Burt died on a brilliantly sunny Shabbat morning. The shock of his death, even though expected, ripped through me as if a limb had been torn away. After his breathing stopped, I wept and wailed at his bedside. Then I got up and opened the blinds that had been closed for weeks to quiet and dim the room. As the light streamed in, beloved friends arrived to help hold this moment of profound transition. We told stories, sobbed and laughed, and sang and sang. The waves of grief rose and fell and rose again. I felt the room breathing.
It’s strange how, in the most vivid and essential moments of life, weeping turns so swiftly to laughter, laughter to gut-wrenching sobs. As the reality of loss seeps in, the mundane takes over, bringing with it a kind of frozen numbness. During this past year of mourning, I’ve often felt flat and empty, merely going through the motions of my days. Then a poignant moment of connection with a friend, the scent of a blossoming rose or the simple pleasure of warm water on my skin reawakens me to life. Tears come. I’m flooded with gratitude for the people who’ve supported and consoled me, grateful for life itself.

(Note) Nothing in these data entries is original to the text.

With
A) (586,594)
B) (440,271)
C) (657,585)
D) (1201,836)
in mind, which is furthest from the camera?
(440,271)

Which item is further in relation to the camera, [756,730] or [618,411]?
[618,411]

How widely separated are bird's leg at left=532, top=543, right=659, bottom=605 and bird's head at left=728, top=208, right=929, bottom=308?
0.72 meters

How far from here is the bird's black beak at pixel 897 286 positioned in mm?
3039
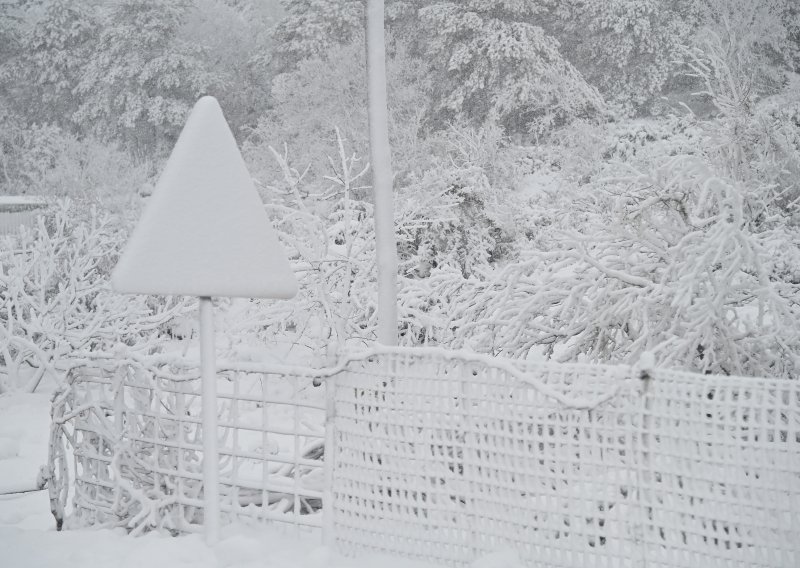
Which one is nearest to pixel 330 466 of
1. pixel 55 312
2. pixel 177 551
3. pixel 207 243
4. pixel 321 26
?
pixel 177 551

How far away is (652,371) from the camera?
8.96 ft

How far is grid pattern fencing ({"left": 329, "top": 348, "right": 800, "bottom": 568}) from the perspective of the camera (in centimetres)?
259

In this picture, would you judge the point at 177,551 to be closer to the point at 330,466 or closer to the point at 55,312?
the point at 330,466

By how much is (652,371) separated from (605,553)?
0.69 m

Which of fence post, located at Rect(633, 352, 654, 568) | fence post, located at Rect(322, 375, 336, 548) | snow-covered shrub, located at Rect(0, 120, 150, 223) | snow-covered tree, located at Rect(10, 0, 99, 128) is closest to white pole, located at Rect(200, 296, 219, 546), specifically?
fence post, located at Rect(322, 375, 336, 548)

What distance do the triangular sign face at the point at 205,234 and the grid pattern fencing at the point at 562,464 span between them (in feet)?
2.01

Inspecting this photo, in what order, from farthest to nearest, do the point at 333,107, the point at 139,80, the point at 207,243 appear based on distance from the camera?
→ the point at 139,80 < the point at 333,107 < the point at 207,243

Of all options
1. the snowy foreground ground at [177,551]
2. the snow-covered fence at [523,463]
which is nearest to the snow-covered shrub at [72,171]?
the snowy foreground ground at [177,551]

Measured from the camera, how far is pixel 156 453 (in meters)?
3.68

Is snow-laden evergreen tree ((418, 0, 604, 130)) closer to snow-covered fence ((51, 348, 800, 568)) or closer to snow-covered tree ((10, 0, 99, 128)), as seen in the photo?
snow-covered tree ((10, 0, 99, 128))

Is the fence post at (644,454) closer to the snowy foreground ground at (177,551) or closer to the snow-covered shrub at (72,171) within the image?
the snowy foreground ground at (177,551)

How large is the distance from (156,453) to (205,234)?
4.23ft

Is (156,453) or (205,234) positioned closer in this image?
(205,234)

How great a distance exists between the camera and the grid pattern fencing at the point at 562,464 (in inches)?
102
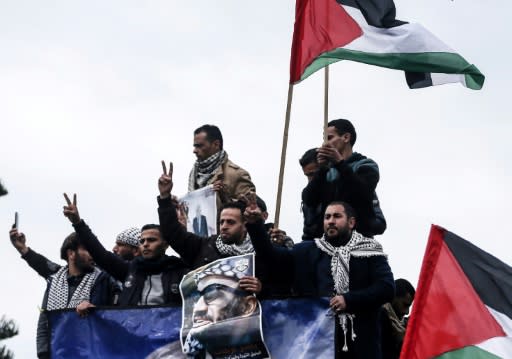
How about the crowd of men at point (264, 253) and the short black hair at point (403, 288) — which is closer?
the crowd of men at point (264, 253)

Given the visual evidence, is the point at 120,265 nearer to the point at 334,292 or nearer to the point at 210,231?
the point at 210,231

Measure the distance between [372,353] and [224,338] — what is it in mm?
1234

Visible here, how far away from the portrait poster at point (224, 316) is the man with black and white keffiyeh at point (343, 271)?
298mm

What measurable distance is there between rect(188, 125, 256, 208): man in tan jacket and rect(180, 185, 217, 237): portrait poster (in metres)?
0.09

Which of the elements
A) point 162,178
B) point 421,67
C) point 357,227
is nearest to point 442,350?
point 357,227

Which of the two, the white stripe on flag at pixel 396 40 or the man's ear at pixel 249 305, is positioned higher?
the white stripe on flag at pixel 396 40

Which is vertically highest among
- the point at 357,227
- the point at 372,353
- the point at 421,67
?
the point at 421,67

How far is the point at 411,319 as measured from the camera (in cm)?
1277

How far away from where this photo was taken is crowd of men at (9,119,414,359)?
1405 cm

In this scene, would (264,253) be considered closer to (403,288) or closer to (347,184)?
(347,184)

These days, for many of us, the losses and deaths and disappointments are coming so thick and fast that it’s hard to give in to the tidal rhythms of grief, to dive beneath its crashing waves. It feels as if we’ll drown. The psalmist’s hyperbolic claim rings hollow: “At night you lie down weeping, but in the morning, a cry of joy.”

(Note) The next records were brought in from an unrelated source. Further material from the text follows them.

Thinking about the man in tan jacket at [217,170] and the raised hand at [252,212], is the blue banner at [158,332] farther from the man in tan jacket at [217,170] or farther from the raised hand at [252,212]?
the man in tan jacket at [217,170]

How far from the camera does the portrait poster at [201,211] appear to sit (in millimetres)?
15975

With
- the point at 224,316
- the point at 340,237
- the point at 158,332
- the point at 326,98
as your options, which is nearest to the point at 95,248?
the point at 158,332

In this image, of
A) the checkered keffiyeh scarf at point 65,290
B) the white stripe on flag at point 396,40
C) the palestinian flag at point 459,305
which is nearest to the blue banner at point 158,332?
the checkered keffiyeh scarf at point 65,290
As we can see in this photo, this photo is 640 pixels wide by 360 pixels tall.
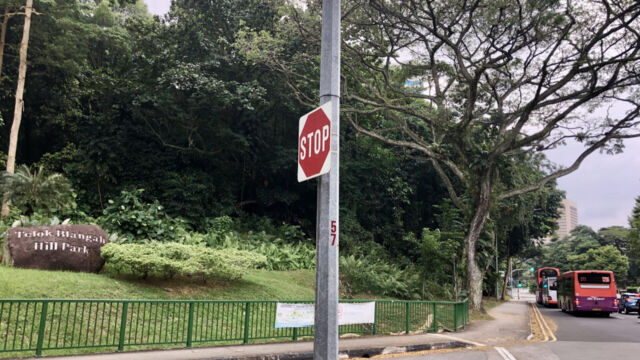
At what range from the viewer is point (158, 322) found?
10.9 metres

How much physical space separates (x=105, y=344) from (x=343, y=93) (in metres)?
15.4

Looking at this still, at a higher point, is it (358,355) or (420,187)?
(420,187)

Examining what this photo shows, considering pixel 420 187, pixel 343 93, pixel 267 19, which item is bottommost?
pixel 420 187

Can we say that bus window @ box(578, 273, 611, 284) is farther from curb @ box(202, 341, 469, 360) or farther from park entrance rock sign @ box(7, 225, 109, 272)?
park entrance rock sign @ box(7, 225, 109, 272)

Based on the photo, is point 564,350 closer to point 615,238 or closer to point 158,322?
point 158,322

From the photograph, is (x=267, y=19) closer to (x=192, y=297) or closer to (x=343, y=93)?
(x=343, y=93)

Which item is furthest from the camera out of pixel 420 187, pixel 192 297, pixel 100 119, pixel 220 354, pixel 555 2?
pixel 420 187

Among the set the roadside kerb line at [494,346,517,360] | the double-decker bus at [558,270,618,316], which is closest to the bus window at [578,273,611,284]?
the double-decker bus at [558,270,618,316]

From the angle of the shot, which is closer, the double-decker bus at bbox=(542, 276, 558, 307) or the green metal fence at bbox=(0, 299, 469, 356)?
the green metal fence at bbox=(0, 299, 469, 356)

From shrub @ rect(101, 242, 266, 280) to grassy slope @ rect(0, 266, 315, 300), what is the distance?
1.26 feet

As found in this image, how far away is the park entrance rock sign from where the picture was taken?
39.1ft

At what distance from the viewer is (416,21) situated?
19.2m

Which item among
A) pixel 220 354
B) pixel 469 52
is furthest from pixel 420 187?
pixel 220 354

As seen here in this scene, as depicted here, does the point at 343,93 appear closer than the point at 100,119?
Yes
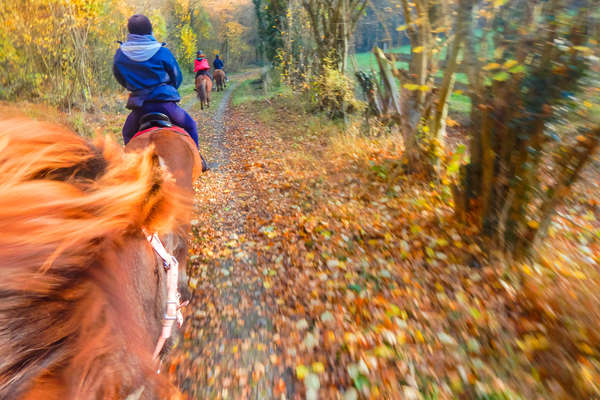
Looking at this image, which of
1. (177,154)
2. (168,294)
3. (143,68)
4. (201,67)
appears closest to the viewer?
(168,294)

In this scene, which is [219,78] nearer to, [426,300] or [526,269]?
[426,300]

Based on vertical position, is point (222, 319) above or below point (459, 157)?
below

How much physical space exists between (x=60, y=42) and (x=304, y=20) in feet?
32.9

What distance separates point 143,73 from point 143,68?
0.06 m

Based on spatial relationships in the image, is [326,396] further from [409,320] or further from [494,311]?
[494,311]

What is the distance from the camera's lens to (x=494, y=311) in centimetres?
299

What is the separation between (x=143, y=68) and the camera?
3.73 meters

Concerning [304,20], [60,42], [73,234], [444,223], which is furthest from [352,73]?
[73,234]

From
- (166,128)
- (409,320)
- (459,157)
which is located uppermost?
(166,128)

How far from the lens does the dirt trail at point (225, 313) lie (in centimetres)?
295

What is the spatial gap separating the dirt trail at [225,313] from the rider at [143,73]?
7.06 ft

Perhaps it was the challenge of emerging from depths of their own grief that spurred the rabbis of old to designate the seven Shabbats following Tisha b’Av as Sheva d’Nechemta, the “Seven of Consolation.” On each of these Sabbaths, the weekly Torah portion is accompanied by selections from the Book of Isaiah, some of the most moving words of hope and healing in all of the biblical canon. They reach out across the millennia, speaking to our battered hearts: Nachamu, nachamu ami. Comfort, comfort, O my people!
Like dear friends, they come to embrace us in our times of grief and hopelessness, alchemizing the anguish of loss through the power of love, pointing us toward Rosh Hashanah and the mythic birthday of the world seven weeks hence, the possibility of a cosmic reboot. This year, the lovefest of Tu B’Av coincides with the first Shabbat of Consolation, reminding us that the pain of loss doesn’t last forever and inviting us to come together, to hold our wounded hearts gently as we lead one another into the dance.